I have a dataframe bwsp
that contains abundance data of many species at two locations that looks something like this:
Location sp1 sp2 sp3 sp4
sample1 SiteA 0 12 0 0
sample2 SiteA 0 3 0 0
sample3 SiteA 1 0 0 0
sample4 SiteB 0 0 6 0
sample5 SiteB 2 1 1 0
sample6 SiteB 0 1 0 80
sample7 SiteB 2 1 1 0
sample8 SiteB 0 0 0 0
I calculate the total abundance of all species in each sample using:
bwsp$N <- rowSums(bwsp)
I now want to calculate how many samples (=rows) have zero abundance (ie, N=0) at each location.

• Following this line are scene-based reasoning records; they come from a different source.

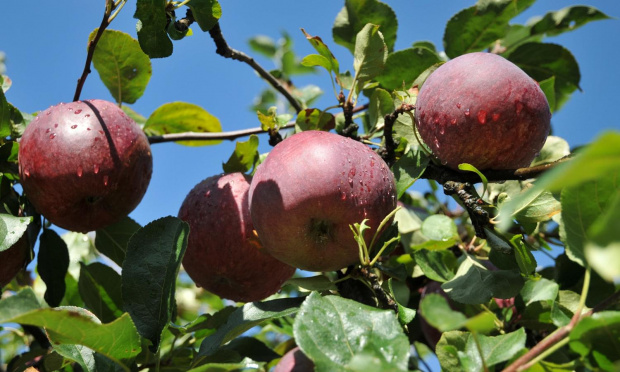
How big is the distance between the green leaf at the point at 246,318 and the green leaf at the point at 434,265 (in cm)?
37

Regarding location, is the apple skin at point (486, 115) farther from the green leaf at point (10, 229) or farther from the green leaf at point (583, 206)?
the green leaf at point (10, 229)

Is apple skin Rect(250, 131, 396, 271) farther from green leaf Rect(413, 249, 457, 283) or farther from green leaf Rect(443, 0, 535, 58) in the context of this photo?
green leaf Rect(443, 0, 535, 58)

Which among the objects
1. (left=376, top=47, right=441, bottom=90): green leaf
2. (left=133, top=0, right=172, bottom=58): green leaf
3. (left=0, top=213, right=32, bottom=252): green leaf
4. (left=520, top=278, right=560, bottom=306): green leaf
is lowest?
(left=520, top=278, right=560, bottom=306): green leaf

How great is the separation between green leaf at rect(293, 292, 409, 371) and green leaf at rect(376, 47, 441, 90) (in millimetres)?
848

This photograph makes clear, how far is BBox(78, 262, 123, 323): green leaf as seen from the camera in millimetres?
1517

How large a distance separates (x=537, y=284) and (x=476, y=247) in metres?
0.44

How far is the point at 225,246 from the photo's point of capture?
4.66 ft

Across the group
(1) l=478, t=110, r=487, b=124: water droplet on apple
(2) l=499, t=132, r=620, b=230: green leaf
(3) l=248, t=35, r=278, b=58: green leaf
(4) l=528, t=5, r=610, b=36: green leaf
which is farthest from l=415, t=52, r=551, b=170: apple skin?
(3) l=248, t=35, r=278, b=58: green leaf

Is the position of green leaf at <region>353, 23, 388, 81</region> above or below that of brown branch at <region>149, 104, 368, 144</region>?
above

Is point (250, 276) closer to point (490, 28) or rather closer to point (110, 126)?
point (110, 126)

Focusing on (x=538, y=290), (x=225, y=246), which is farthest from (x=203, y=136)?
(x=538, y=290)

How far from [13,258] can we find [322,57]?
92 centimetres

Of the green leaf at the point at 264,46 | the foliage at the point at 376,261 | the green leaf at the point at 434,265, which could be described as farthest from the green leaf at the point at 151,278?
the green leaf at the point at 264,46

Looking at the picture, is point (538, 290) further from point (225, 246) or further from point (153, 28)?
point (153, 28)
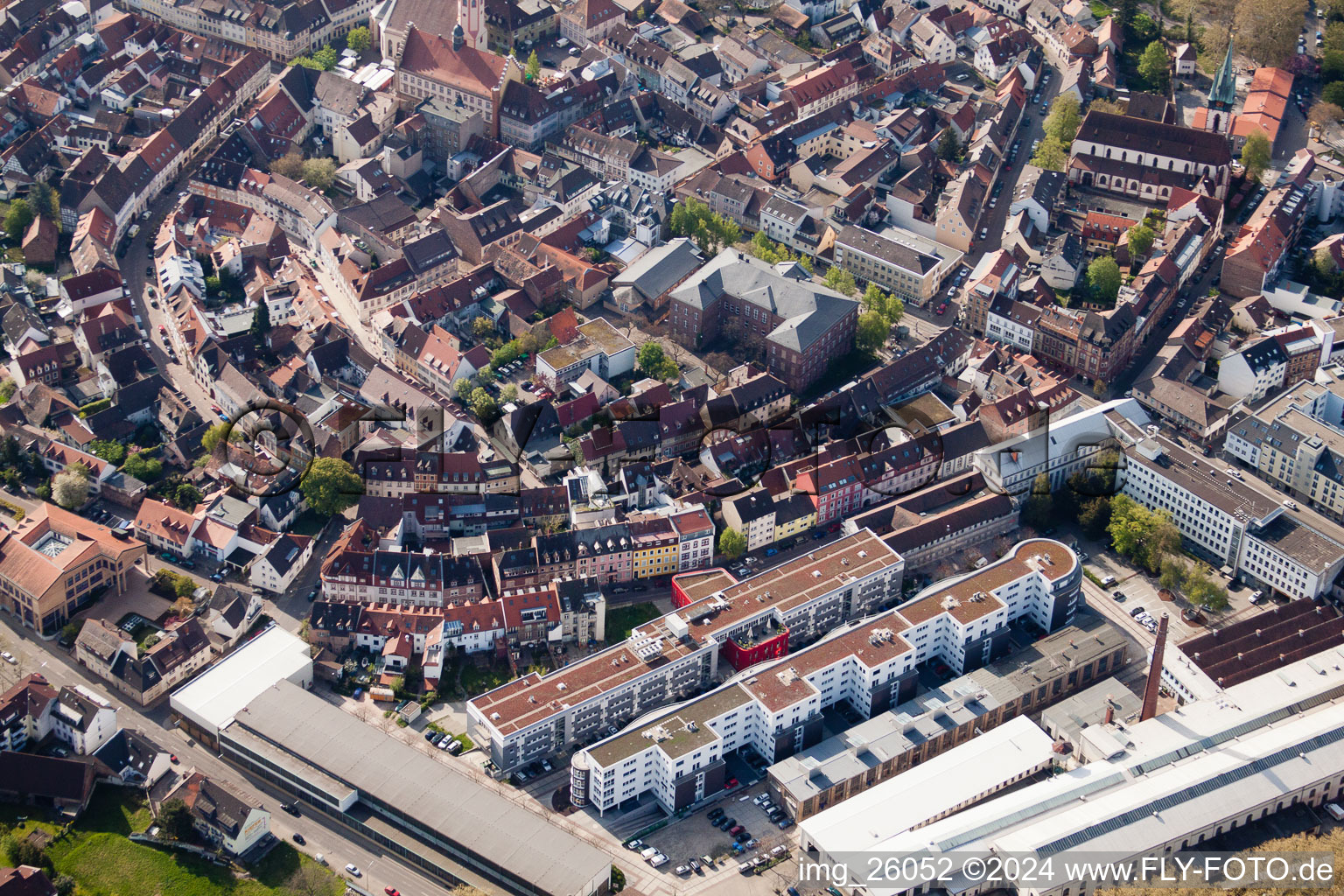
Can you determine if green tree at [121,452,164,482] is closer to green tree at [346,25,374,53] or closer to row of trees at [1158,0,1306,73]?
green tree at [346,25,374,53]

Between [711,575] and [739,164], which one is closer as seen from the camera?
[711,575]

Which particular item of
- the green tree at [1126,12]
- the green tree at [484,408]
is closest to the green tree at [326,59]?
the green tree at [484,408]

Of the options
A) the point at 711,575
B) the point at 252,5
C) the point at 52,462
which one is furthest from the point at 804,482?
the point at 252,5

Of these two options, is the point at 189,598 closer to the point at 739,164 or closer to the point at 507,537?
the point at 507,537

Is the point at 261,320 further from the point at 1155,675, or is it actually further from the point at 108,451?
the point at 1155,675

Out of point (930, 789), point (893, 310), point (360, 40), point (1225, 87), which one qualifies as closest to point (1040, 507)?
point (893, 310)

I started with:
library(tidyverse)
sum(bwsp$N == "0")
and found no rows summed to zero. But I know this is wrong! (I handled the samples, and I know that there are several that were "empty".) So I checked it with:
> summary(bwsp$N)
I was really surprised to see that the minimum N was 1.0. I double-checked the other summary statistics in Excel and they don't quite match either.

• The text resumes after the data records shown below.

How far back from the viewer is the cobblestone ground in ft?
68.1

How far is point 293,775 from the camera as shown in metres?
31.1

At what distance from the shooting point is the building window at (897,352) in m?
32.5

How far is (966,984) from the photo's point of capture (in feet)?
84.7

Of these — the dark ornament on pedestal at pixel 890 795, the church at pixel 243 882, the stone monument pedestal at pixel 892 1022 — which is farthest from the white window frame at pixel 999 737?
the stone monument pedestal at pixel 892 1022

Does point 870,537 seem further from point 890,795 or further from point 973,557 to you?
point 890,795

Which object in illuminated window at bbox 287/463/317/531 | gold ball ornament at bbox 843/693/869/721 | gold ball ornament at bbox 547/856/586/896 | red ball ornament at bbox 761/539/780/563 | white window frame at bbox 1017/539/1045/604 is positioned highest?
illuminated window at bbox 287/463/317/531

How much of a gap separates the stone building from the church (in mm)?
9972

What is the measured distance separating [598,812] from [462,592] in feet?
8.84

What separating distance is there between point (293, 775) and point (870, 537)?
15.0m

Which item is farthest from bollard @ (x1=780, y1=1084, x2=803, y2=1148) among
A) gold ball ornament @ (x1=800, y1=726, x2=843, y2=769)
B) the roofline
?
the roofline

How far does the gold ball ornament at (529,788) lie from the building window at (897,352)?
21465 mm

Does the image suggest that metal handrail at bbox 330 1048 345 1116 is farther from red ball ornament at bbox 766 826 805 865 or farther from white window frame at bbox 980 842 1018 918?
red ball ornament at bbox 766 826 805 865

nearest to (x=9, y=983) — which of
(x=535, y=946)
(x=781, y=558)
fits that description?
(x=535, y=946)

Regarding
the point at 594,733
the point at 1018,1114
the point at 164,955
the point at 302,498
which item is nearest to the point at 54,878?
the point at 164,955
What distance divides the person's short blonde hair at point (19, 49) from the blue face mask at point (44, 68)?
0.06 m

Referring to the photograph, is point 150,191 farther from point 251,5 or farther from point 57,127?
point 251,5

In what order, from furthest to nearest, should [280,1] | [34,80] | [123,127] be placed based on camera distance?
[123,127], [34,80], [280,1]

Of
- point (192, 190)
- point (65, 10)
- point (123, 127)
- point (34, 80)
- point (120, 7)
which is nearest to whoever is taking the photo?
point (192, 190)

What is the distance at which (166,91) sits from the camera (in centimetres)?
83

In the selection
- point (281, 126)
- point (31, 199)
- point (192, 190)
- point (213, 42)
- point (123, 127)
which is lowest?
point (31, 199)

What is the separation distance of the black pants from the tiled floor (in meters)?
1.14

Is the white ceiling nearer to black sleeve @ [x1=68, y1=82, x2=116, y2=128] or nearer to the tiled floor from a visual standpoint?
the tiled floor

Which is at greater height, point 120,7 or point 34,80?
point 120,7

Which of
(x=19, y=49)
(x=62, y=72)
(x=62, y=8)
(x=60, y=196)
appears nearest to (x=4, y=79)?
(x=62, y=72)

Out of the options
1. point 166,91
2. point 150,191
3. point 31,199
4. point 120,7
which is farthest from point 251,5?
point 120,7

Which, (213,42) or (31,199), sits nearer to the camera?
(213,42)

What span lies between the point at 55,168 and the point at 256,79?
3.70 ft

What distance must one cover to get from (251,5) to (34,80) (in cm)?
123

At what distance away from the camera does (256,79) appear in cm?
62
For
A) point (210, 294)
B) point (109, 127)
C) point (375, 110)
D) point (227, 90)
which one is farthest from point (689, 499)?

Are these just rounding errors? What am I doing wrong?
NB: I just checked this with the dummy data that I provided above and it worked just fine. This makes me think that I'm doing something wrong with the way I'm getting the data into R, i.e. bwsp <- read.csv("dummybwsp.csv", row.names = 1)
.
Once I pared down the question, I was able to look back at my original script and see my error. In my other working, I had calculated some diversity indices first using:
bwsp$shann <- diversity(bwsp)
bwsp$simp <- diversity(bwsp, "simpson")
Of course, these add to one, and hence add one to every row of data. There was no issue with the original script that I wrote, but there was an issue with me not thinking carefully about the way I was manipulating data.
I was able to repair this issue by specifying the columns of data used in the calculations:
bwsp$shann <- diversity(bwsp[,1:64])
bwsp$simp <- diversity(bwsp[,1:64], "simpson")
bwsp$N <- rowSums(bwsp[,1:64])
Phew! This was a good reminder to really think about my data!